- **TASK STATEMENT**
Render every entry exactly as it appears.

- **MATERIAL FOR THIS EXERCISE**

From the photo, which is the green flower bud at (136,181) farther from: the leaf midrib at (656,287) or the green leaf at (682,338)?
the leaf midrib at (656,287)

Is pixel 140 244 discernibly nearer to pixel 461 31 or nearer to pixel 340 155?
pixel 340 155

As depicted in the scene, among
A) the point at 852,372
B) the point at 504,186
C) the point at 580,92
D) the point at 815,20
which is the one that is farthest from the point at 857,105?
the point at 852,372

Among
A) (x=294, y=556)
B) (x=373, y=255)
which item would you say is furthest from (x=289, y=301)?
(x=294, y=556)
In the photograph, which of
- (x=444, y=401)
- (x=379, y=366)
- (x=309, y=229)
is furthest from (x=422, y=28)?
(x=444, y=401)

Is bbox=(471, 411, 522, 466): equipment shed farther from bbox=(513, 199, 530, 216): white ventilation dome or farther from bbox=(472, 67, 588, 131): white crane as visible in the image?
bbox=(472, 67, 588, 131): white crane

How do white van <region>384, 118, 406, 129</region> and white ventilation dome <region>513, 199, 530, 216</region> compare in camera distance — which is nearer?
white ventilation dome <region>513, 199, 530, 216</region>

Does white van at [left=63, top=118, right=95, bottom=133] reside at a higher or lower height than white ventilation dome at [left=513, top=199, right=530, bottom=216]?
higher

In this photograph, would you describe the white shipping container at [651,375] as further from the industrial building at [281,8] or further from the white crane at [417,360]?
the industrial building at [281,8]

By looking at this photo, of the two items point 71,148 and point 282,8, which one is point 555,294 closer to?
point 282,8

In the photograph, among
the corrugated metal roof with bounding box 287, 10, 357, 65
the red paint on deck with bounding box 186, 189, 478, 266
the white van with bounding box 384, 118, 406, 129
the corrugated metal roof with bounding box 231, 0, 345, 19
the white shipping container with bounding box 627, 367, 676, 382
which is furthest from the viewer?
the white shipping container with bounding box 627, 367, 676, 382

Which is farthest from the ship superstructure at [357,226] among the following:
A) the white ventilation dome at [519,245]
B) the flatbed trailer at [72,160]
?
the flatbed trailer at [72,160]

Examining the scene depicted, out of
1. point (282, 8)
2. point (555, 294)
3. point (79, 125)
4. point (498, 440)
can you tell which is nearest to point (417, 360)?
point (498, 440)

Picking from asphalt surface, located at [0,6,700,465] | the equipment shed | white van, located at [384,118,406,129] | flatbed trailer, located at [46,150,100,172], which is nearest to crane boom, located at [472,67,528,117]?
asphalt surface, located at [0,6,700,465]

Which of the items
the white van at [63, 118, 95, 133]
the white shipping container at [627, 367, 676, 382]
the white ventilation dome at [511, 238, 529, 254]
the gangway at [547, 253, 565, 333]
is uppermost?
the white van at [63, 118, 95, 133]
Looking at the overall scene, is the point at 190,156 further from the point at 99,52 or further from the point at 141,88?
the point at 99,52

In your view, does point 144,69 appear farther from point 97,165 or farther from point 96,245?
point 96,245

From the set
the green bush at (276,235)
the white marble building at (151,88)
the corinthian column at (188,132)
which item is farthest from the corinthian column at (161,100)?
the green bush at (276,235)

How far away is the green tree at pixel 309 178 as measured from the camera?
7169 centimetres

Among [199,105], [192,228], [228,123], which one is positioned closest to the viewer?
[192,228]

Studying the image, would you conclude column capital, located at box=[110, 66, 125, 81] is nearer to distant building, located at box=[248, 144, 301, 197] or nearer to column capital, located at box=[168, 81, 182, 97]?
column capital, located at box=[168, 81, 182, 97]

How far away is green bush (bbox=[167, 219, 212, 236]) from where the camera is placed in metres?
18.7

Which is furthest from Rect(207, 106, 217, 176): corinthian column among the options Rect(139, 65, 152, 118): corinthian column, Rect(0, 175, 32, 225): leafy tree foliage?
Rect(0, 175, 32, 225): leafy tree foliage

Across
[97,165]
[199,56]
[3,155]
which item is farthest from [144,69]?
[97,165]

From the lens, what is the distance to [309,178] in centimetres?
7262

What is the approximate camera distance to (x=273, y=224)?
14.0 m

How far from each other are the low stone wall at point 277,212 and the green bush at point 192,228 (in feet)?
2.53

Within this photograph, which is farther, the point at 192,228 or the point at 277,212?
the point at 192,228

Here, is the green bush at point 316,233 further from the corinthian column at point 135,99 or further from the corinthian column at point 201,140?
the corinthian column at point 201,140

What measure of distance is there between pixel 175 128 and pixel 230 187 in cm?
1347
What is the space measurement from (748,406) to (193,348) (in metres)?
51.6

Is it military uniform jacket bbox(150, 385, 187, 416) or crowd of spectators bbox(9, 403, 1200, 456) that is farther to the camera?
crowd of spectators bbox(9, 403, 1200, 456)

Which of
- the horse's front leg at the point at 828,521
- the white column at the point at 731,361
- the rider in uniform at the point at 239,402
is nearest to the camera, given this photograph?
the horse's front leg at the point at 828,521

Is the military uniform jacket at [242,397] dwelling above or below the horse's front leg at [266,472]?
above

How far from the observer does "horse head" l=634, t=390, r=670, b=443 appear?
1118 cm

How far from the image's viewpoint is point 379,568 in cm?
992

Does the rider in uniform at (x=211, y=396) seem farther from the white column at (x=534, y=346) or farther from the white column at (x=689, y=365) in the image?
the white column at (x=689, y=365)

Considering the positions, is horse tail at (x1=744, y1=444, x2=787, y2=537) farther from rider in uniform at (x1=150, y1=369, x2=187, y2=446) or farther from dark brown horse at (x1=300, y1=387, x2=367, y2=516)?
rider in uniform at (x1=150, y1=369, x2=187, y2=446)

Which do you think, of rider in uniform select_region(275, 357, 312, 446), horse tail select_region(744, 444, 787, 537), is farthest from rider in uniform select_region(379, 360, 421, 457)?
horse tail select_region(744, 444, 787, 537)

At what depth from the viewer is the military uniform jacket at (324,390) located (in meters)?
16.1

- **RESULT OF THIS EXERCISE**
From the photo, which is the green flower bud at (136,181) farther from: the leaf midrib at (656,287) or the green leaf at (682,338)?
the leaf midrib at (656,287)

Is pixel 140 244 discernibly nearer to pixel 461 31 or nearer to pixel 340 155?
pixel 340 155

As depicted in the scene, among
A) the point at 852,372
B) the point at 504,186
C) the point at 580,92
D) the point at 815,20
which is the one that is farthest from the point at 857,105?
the point at 852,372

Among
A) (x=294, y=556)
B) (x=373, y=255)
which item would you say is furthest from (x=289, y=301)?
(x=294, y=556)
In the photograph, which of
- (x=444, y=401)
- (x=379, y=366)
- (x=309, y=229)
is furthest from (x=422, y=28)?
(x=444, y=401)

Is bbox=(471, 411, 522, 466): equipment shed farther from bbox=(513, 199, 530, 216): white ventilation dome or farther from bbox=(472, 67, 588, 131): white crane as visible in the image?
bbox=(472, 67, 588, 131): white crane

How do white van <region>384, 118, 406, 129</region> and white ventilation dome <region>513, 199, 530, 216</region> compare in camera distance — which is nearer?
white ventilation dome <region>513, 199, 530, 216</region>

Does white van at [left=63, top=118, right=95, bottom=133] reside at a higher or lower height than white ventilation dome at [left=513, top=199, right=530, bottom=216]?
higher

In this photograph, would you describe the white shipping container at [651,375] as further from the industrial building at [281,8] or further from the white crane at [417,360]?
the industrial building at [281,8]

By looking at this photo, of the two items point 71,148 and point 282,8, which one is point 555,294 closer to?
point 282,8

In the photograph, among
the corrugated metal roof with bounding box 287, 10, 357, 65
the red paint on deck with bounding box 186, 189, 478, 266
the white van with bounding box 384, 118, 406, 129
the corrugated metal roof with bounding box 231, 0, 345, 19
the white shipping container with bounding box 627, 367, 676, 382
which is furthest from the viewer?
the white shipping container with bounding box 627, 367, 676, 382

Which is farthest from the ship superstructure at [357,226] among the following:
A) the white ventilation dome at [519,245]
B) the flatbed trailer at [72,160]
?
the flatbed trailer at [72,160]

Examining the scene depicted, out of
1. point (282, 8)
2. point (555, 294)
3. point (79, 125)
4. point (498, 440)
can you tell which is nearest to point (417, 360)?
point (498, 440)

Picking from asphalt surface, located at [0,6,700,465] | the equipment shed | white van, located at [384,118,406,129] | flatbed trailer, located at [46,150,100,172], which is nearest to crane boom, located at [472,67,528,117]?
asphalt surface, located at [0,6,700,465]

Which of the items
the white van at [63, 118, 95, 133]
the white shipping container at [627, 367, 676, 382]
the white ventilation dome at [511, 238, 529, 254]
the gangway at [547, 253, 565, 333]
is uppermost?
the white van at [63, 118, 95, 133]
Looking at the overall scene, is the point at 190,156 further from the point at 99,52 or further from the point at 141,88?
the point at 99,52

In your view, does point 144,69 appear farther from point 97,165 or farther from point 96,245?
point 96,245

From the set
the green bush at (276,235)
the white marble building at (151,88)
the corinthian column at (188,132)
which item is farthest from the corinthian column at (161,100)?
the green bush at (276,235)

How far away is the green tree at pixel 309 178 as measured from the camera?
7169 centimetres

Among [199,105], [192,228], [228,123], which one is positioned closest to the viewer?
[192,228]

Studying the image, would you conclude column capital, located at box=[110, 66, 125, 81] is nearer to distant building, located at box=[248, 144, 301, 197] or nearer to column capital, located at box=[168, 81, 182, 97]?
column capital, located at box=[168, 81, 182, 97]

How far away is green bush (bbox=[167, 219, 212, 236]) from where the camera is placed in metres?
18.7

Which is furthest from Rect(207, 106, 217, 176): corinthian column among the options Rect(139, 65, 152, 118): corinthian column, Rect(0, 175, 32, 225): leafy tree foliage?
Rect(0, 175, 32, 225): leafy tree foliage

Across
[97,165]
[199,56]
[3,155]
which item is farthest from [144,69]?
[97,165]

From the lens, what is the distance to [309,178] in centimetres?
7262

What is the approximate camera distance to (x=273, y=224)?
14.0 m

How far from each other are the low stone wall at point 277,212 and the green bush at point 192,228 (in feet)?
2.53

Within this photograph, which is farther, the point at 192,228 or the point at 277,212?
the point at 192,228

Here, is the green bush at point 316,233 further from the corinthian column at point 135,99 or further from the corinthian column at point 201,140?
the corinthian column at point 201,140

What measure of distance is there between pixel 175 128 and pixel 230 187 in cm?
1347
What is the space measurement from (748,406) to (193,348) (in metres)?
51.6

Is it military uniform jacket bbox(150, 385, 187, 416) or crowd of spectators bbox(9, 403, 1200, 456) that is farther to the camera?
crowd of spectators bbox(9, 403, 1200, 456)

Which of
- the horse's front leg at the point at 828,521
- the white column at the point at 731,361
- the rider in uniform at the point at 239,402
is nearest to the camera, given this photograph?
the horse's front leg at the point at 828,521

Is the military uniform jacket at [242,397] dwelling above or below the horse's front leg at [266,472]?
above

How far from the observer does "horse head" l=634, t=390, r=670, b=443 appear?
1118 cm

How far from the image's viewpoint is point 379,568 in cm?
992

Does the rider in uniform at (x=211, y=396) seem farther from the white column at (x=534, y=346) or farther from the white column at (x=689, y=365) in the image?
the white column at (x=689, y=365)

Considering the positions, is horse tail at (x1=744, y1=444, x2=787, y2=537) farther from rider in uniform at (x1=150, y1=369, x2=187, y2=446) or farther from dark brown horse at (x1=300, y1=387, x2=367, y2=516)?
rider in uniform at (x1=150, y1=369, x2=187, y2=446)

Which do you think, of rider in uniform select_region(275, 357, 312, 446), horse tail select_region(744, 444, 787, 537), is farthest from rider in uniform select_region(379, 360, 421, 457)?
horse tail select_region(744, 444, 787, 537)

At what depth from the viewer is the military uniform jacket at (324,390) located (in meters)?
16.1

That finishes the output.